If you are interested, download it. I suggest you read the README.txt first, followed by the deploytask.doc document in the docs directory. If you have any comments, suggestions,please post it here or email me!

So the party has begun - SQL Server 2005 is released, as many out in the blog-sphere has already reported. And Whidbey (excuse me Visual studio 2005) Beta 1 is also released.

You may notice that the CLR versions of VS and SQL2K5 are different. VS is 40607.16 whereas SQL2K5 is .42. This can have consequences when installing the stuff. To be on the safe side, install SQL2K5 first followed by VS. That way the latest CLR (.42) will be installed, which SQL2K5 requires, and VS will play just nicely with this build. If you however already have installed VS, then SQL will complain about not having the right CLR version. If this is the case, un-install the CLR and then install SQL, followed by VS.

Have Fun!!

The SQL Express team at Microsoft has a post saying Beta 2 is on it's way. I don't care that much about SQL Express, but what makes this interesting is that the release of SQL Express Beta 2 may indicate that Beta 2 of SQL Server 2005 is on the horizon!! In fact, I am almost willing to wager that's the case :-)!

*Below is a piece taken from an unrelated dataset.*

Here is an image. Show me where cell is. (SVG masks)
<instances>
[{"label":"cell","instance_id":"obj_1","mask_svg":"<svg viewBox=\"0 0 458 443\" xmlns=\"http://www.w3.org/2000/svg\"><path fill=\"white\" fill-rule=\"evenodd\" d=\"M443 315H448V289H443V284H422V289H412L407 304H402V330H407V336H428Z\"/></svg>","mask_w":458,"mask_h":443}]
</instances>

I'm back! Hopefully I'll be able to be a bit more active in posting than what I have been before. Some of the reasons for my absence is loads and loads of travel for DevelopMentor, mostly doing the Yukon class. The last months I have been in: India, Japan (twice), New York and Munich (twice). In addition to this, I have been doing gigs here in UK as well.

However, some great news: The Book is done and published!!! The book in question is:  "A First look at Microsoft SQL Server 2005 for Developers". I co-authored it together with Bob Beauchemin and Dan Sullivan, fellow instructors at DevelopMentor. Bob has, by the way, finally given in and started a blog. If you are interested in anything database related, you should definitely subscribe!

The book is supposed to cover the upcoming Beta 2 release of SQL Server 2005. Obviously we had to finish it way before the final build(s) of beta 2 so there are definitely things in the book that doesn't match up with "reality" (they did when we wrote about it), one thing for example our chapter of ObjectSpaces! Anyway, Bob keeps errata and changes for the book here. If you read the book and find any errors, please report it to us.